Suicide Rates Did Not Decrease When Antidepressant Drugs Were Introduced

Suicide rates were already declining before antidepressants were widely prescribed, so “logic dictates that antidepressant prescription cannot be the cause of the declining suicide rates during that period.”

Peter Simons

If antidepressant drugs worked to reduce suicide, we should see a decrease in suicide rates when antidepressants began to be widely adopted. This should be true around 1960 when the first-generation drugs emerged and even more pronounced around 1990 when the SSRIs exploded in popularity.

To test this, researchers looked at suicide rates in three countries—Italy, Austria, and Switzerland—over time. They found that there was no association between these time periods and suicide rates. The drugs did not appreciably change suicide rates at all.

“The introduction of antidepressants around 1960 and the sharp increase in prescriptions after 1990 with the introduction of the SSRIs did not coincide with trend changes in suicide rates in Italy, Austria or Switzerland,” the researchers write.

The association between antidepressant drugs and suicidality is controversial. Numerous studies have found that antidepressant drugs actually increase suicidality, especially in children and young adults. However, rarely, some studies have found unclear results, indicating that antidepressants may not have an appreciable effect on suicidality either way in adults (on average).

☆ ☆ ☆ ☆ ☆ ☆ ☆

ASSIGNED TASK:
Answer these questions from the article on antidepressants and suicide rates:
1. Which three countries did the researchers study?
2. Around what year did the first-generation antidepressant drugs emerge?
3. In which groups, according to numerous studies, do antidepressants especially increase suicidality?
These rows have no connection to the article on antidepressants and suicide rates.

Collected data entries
☆ ☆ ☆ ☆ ☆ ☆ ☆

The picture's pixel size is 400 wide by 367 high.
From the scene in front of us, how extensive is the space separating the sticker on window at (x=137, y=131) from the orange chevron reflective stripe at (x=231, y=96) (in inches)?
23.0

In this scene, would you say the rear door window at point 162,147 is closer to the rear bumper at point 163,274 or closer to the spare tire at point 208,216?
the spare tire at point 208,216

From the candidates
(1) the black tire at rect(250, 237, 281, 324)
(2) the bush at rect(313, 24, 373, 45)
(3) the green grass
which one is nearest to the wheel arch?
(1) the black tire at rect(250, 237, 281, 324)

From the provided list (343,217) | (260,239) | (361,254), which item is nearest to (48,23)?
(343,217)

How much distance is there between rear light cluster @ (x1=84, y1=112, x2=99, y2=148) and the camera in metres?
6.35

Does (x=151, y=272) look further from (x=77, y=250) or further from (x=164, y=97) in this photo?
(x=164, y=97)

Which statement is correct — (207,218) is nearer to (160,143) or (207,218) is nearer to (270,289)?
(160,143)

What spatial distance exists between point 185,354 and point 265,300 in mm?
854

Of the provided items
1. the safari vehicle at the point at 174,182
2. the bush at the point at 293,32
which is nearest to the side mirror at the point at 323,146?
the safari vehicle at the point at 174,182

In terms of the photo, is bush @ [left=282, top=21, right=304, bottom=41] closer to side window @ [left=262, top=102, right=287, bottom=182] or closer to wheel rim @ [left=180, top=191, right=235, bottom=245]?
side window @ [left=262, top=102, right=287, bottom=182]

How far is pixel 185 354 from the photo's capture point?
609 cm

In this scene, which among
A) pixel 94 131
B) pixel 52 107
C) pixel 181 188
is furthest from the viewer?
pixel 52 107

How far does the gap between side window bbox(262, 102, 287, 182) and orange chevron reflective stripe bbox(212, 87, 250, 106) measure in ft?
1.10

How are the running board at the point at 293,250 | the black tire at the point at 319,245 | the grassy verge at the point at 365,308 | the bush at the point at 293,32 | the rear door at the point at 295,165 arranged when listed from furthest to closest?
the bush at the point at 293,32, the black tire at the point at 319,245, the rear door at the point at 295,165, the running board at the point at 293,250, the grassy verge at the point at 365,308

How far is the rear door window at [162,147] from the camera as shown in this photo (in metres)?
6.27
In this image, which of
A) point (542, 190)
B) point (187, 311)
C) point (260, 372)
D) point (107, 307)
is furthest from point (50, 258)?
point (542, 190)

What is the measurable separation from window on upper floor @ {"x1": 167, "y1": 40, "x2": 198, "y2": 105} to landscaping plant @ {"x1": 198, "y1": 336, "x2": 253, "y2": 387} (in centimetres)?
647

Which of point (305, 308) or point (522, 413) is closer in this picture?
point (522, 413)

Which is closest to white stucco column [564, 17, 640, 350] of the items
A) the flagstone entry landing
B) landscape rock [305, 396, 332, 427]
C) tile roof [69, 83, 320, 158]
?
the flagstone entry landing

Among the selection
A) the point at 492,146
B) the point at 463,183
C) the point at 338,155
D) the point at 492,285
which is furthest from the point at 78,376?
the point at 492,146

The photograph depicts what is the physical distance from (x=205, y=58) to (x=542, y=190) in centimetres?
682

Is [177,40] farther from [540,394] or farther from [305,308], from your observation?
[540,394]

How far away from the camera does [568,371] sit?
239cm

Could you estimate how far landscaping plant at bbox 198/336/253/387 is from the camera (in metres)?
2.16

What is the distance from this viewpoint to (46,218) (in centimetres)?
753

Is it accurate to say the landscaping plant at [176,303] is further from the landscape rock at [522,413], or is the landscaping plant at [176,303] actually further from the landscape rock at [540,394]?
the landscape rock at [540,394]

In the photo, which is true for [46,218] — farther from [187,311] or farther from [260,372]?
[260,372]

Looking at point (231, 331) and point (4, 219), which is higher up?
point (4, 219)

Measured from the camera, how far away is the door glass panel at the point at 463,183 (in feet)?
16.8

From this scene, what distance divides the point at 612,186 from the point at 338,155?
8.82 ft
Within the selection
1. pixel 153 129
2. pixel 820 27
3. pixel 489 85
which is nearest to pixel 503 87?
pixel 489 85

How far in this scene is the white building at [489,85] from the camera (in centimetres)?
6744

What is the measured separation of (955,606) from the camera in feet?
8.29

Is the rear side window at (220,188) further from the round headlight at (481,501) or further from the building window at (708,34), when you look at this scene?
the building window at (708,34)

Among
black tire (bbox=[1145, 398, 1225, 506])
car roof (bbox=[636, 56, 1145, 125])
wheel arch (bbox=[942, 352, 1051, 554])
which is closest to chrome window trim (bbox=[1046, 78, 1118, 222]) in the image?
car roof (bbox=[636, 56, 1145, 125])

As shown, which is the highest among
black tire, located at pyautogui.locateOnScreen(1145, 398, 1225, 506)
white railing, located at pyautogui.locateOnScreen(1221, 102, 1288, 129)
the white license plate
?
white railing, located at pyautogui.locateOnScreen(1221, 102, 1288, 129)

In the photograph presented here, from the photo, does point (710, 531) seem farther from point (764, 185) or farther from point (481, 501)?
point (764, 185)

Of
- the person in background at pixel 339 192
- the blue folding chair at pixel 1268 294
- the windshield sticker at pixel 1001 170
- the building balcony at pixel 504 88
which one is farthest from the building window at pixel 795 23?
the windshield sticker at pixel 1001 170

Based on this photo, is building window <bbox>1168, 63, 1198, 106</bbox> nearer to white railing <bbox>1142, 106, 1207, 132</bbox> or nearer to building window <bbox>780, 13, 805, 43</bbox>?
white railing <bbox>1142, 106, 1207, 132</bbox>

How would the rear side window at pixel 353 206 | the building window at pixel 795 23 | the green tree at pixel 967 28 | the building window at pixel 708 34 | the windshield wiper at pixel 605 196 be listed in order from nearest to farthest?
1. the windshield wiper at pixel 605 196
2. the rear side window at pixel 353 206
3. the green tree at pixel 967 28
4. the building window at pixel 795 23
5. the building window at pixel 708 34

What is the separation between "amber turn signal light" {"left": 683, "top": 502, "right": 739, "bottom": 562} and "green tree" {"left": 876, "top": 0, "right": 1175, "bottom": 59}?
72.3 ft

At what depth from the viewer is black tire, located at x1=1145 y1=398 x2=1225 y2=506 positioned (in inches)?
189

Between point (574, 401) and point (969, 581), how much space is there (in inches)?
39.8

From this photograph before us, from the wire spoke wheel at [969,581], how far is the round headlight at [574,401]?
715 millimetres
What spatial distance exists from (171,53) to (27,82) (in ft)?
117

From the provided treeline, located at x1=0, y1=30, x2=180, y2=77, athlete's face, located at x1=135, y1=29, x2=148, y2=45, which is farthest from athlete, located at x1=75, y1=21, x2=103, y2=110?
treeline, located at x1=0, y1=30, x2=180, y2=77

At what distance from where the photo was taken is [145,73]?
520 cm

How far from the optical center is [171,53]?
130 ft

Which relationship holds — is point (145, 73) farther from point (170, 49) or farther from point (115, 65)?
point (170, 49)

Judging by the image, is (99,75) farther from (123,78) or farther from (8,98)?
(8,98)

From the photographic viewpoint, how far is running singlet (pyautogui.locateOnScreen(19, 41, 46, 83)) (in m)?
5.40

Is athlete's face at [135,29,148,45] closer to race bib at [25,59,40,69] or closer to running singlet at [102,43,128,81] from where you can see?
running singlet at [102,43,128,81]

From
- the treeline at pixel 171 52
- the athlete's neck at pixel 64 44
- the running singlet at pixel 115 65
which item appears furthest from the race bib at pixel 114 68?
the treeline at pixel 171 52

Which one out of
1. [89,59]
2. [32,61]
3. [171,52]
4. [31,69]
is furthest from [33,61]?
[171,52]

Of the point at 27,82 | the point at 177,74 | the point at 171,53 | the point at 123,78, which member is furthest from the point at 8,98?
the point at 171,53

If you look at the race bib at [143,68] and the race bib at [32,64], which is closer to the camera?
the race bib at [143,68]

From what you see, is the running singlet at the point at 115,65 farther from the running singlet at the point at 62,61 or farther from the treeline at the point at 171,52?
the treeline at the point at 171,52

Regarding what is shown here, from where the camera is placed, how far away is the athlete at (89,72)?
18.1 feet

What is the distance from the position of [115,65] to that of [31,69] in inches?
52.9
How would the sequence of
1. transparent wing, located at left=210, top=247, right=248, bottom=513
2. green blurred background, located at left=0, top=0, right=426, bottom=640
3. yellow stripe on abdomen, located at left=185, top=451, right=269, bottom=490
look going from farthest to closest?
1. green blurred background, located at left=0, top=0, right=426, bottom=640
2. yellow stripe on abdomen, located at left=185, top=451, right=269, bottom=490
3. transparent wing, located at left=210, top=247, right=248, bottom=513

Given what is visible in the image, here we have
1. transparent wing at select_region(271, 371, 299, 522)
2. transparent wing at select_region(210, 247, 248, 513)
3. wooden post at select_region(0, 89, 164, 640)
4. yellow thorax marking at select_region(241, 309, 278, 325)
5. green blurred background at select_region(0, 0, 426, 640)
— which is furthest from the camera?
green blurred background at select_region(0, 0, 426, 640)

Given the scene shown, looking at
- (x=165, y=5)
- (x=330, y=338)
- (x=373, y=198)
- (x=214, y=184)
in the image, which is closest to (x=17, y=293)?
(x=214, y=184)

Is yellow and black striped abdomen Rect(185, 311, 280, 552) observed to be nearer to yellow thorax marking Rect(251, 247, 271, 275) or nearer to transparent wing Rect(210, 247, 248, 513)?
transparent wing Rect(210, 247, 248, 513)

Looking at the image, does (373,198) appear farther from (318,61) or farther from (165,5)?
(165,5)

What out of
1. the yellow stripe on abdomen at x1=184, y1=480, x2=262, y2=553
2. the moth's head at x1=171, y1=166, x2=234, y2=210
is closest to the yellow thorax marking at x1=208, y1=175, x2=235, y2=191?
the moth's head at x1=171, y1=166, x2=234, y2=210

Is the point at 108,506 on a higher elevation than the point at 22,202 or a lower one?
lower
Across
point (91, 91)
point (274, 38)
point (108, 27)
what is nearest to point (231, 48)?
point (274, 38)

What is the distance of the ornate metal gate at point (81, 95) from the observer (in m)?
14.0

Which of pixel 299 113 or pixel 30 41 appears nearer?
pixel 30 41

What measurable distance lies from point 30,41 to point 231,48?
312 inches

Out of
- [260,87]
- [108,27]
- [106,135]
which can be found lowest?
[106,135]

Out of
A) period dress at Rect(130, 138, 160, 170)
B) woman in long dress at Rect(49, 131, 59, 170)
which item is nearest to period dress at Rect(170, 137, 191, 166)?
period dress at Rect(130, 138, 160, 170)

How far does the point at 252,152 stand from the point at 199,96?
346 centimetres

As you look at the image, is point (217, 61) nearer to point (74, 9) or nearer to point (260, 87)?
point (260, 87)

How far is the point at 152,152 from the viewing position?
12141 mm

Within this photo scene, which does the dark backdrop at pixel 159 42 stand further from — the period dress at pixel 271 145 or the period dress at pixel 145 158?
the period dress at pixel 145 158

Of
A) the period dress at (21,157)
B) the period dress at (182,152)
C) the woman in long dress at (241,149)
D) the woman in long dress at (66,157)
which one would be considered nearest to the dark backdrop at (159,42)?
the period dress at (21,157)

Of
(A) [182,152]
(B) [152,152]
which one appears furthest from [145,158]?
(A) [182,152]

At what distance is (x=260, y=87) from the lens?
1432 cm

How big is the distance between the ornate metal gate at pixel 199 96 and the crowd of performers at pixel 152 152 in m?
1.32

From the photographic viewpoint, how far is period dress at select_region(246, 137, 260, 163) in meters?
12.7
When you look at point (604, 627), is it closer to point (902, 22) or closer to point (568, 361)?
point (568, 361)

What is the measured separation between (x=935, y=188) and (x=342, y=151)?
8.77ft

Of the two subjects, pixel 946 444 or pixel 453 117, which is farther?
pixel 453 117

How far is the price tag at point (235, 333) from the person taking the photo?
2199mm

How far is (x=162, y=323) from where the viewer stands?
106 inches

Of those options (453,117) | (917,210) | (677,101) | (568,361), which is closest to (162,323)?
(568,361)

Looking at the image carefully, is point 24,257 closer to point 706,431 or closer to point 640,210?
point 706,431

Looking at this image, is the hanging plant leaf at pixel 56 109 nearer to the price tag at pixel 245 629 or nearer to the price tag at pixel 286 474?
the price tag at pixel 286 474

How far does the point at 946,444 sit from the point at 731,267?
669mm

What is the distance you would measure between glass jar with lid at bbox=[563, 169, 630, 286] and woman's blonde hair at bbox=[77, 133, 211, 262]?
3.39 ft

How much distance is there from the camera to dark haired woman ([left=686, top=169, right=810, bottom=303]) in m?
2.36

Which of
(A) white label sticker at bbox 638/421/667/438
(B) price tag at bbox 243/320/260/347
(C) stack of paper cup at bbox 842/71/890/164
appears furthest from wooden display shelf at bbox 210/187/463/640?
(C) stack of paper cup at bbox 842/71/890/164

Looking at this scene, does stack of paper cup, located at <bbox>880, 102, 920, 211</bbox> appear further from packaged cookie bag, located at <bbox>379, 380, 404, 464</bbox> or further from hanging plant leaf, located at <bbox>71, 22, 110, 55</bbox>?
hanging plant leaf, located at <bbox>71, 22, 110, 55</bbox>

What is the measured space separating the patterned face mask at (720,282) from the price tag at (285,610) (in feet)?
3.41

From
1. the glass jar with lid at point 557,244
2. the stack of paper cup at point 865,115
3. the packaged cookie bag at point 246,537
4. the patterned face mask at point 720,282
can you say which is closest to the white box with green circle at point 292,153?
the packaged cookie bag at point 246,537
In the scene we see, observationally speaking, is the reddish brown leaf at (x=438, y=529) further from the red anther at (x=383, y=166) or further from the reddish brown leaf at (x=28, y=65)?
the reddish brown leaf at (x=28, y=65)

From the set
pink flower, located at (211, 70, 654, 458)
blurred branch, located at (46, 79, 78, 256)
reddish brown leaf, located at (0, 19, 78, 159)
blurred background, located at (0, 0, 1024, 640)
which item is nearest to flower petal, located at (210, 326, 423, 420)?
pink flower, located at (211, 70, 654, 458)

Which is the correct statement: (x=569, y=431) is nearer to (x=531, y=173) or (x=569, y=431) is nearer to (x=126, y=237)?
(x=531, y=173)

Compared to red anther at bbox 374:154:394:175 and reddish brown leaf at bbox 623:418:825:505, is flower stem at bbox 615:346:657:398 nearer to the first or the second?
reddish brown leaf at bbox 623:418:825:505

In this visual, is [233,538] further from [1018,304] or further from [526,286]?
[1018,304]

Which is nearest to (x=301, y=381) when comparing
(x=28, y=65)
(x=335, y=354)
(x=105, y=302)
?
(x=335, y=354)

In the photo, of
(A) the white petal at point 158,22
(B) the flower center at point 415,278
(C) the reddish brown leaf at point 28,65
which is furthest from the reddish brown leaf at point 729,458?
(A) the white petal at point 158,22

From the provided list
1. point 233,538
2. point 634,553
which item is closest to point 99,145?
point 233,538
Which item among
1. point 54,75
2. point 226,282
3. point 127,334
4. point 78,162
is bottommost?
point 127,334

☆ ☆ ☆ ☆ ☆ ☆ ☆

EXERCISE OUTPUT:
1. Italy, Austria, and Switzerland.
2. Around 1960.
3. Children and young adults.